— begin DATA FOR THIS EXERCISE —
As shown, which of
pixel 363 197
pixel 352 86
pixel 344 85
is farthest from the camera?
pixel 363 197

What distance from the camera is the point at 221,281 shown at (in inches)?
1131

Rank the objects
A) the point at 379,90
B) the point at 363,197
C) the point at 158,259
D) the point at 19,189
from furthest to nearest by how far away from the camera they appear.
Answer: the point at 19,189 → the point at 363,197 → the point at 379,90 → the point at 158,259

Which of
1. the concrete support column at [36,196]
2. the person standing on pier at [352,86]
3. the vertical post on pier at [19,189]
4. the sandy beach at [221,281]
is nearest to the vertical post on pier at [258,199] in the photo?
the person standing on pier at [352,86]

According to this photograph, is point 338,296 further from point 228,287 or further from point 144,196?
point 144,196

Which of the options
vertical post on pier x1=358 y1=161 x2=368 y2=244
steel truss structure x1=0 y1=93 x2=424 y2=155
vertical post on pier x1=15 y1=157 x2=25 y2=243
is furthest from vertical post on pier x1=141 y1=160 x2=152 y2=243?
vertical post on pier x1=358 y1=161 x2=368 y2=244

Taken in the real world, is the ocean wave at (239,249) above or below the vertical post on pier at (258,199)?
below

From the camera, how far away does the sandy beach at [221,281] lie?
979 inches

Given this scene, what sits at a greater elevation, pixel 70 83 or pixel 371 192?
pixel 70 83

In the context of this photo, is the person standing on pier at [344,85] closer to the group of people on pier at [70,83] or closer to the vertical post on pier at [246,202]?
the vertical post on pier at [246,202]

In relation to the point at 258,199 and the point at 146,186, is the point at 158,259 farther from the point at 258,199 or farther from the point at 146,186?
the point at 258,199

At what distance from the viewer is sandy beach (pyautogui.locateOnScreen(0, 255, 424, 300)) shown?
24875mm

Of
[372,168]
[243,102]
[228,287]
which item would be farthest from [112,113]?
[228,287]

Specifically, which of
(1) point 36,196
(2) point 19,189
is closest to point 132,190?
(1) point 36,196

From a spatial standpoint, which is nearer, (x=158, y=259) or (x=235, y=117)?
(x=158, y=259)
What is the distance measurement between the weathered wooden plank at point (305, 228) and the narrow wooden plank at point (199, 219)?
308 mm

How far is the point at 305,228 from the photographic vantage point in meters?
— end DATA FOR THIS EXERCISE —
## [SHORT PROBLEM]
Arrange the entries above as a Markdown table with the columns No. and Text, giving each non-blank line its own numbered row.

## [RESPONSE TO THE EXERCISE]
| No. | Text |
|---|---|
| 1 | As shown, which of |
| 2 | pixel 363 197 |
| 3 | pixel 352 86 |
| 4 | pixel 344 85 |
| 5 | is farthest from the camera? |
| 6 | pixel 363 197 |
| 7 | What distance from the camera is the point at 221,281 shown at (in inches)? |
| 8 | 1131 |
| 9 | Rank the objects |
| 10 | A) the point at 379,90 |
| 11 | B) the point at 363,197 |
| 12 | C) the point at 158,259 |
| 13 | D) the point at 19,189 |
| 14 | from furthest to nearest by how far away from the camera they appear. |
| 15 | Answer: the point at 19,189 → the point at 363,197 → the point at 379,90 → the point at 158,259 |
| 16 | Which of |
| 17 | 1. the concrete support column at [36,196] |
| 18 | 2. the person standing on pier at [352,86] |
| 19 | 3. the vertical post on pier at [19,189] |
| 20 | 4. the sandy beach at [221,281] |
| 21 | is nearest to the vertical post on pier at [258,199] in the photo? |
| 22 | the person standing on pier at [352,86] |
| 23 | According to this photograph, is point 338,296 further from point 228,287 or further from point 144,196? |
| 24 | point 144,196 |
| 25 | Which of the options |
| 26 | vertical post on pier x1=358 y1=161 x2=368 y2=244 |
| 27 | steel truss structure x1=0 y1=93 x2=424 y2=155 |
| 28 | vertical post on pier x1=15 y1=157 x2=25 y2=243 |
| 29 | is furthest from vertical post on pier x1=141 y1=160 x2=152 y2=243? |
| 30 | vertical post on pier x1=358 y1=161 x2=368 y2=244 |
| 31 | Taken in the real world, is the ocean wave at (239,249) above or below the vertical post on pier at (258,199)? |
| 32 | below |
| 33 | From the camera, how far away does the sandy beach at [221,281] lie? |
| 34 | 979 inches |
| 35 | Given this scene, what sits at a greater elevation, pixel 70 83 or pixel 371 192? |
| 36 | pixel 70 83 |
| 37 | In the context of this photo, is the person standing on pier at [344,85] closer to the group of people on pier at [70,83] or closer to the vertical post on pier at [246,202]? |
| 38 | the vertical post on pier at [246,202] |
| 39 | In relation to the point at 258,199 and the point at 146,186, is the point at 158,259 farther from the point at 258,199 or farther from the point at 146,186? |
| 40 | the point at 258,199 |
| 41 | At what distance from the viewer is sandy beach (pyautogui.locateOnScreen(0, 255, 424, 300)) shown? |
| 42 | 24875mm |
| 43 | Of |
| 44 | [372,168] |
| 45 | [243,102] |
| 46 | [228,287] |
| 47 | which item would be farthest from [112,113]? |
| 48 | [228,287] |
| 49 | Specifically, which of |
| 50 | (1) point 36,196 |
| 51 | (2) point 19,189 |
| 52 | is closest to point 132,190? |
| 53 | (1) point 36,196 |
| 54 | From a spatial standpoint, which is nearer, (x=158, y=259) or (x=235, y=117)? |
| 55 | (x=158, y=259) |
| 56 | What is the distance measurement between the weathered wooden plank at point (305, 228) and the narrow wooden plank at point (199, 219)? |
| 57 | 308 mm |
| 58 | How far is the point at 305,228 from the photographic vantage point in meters? |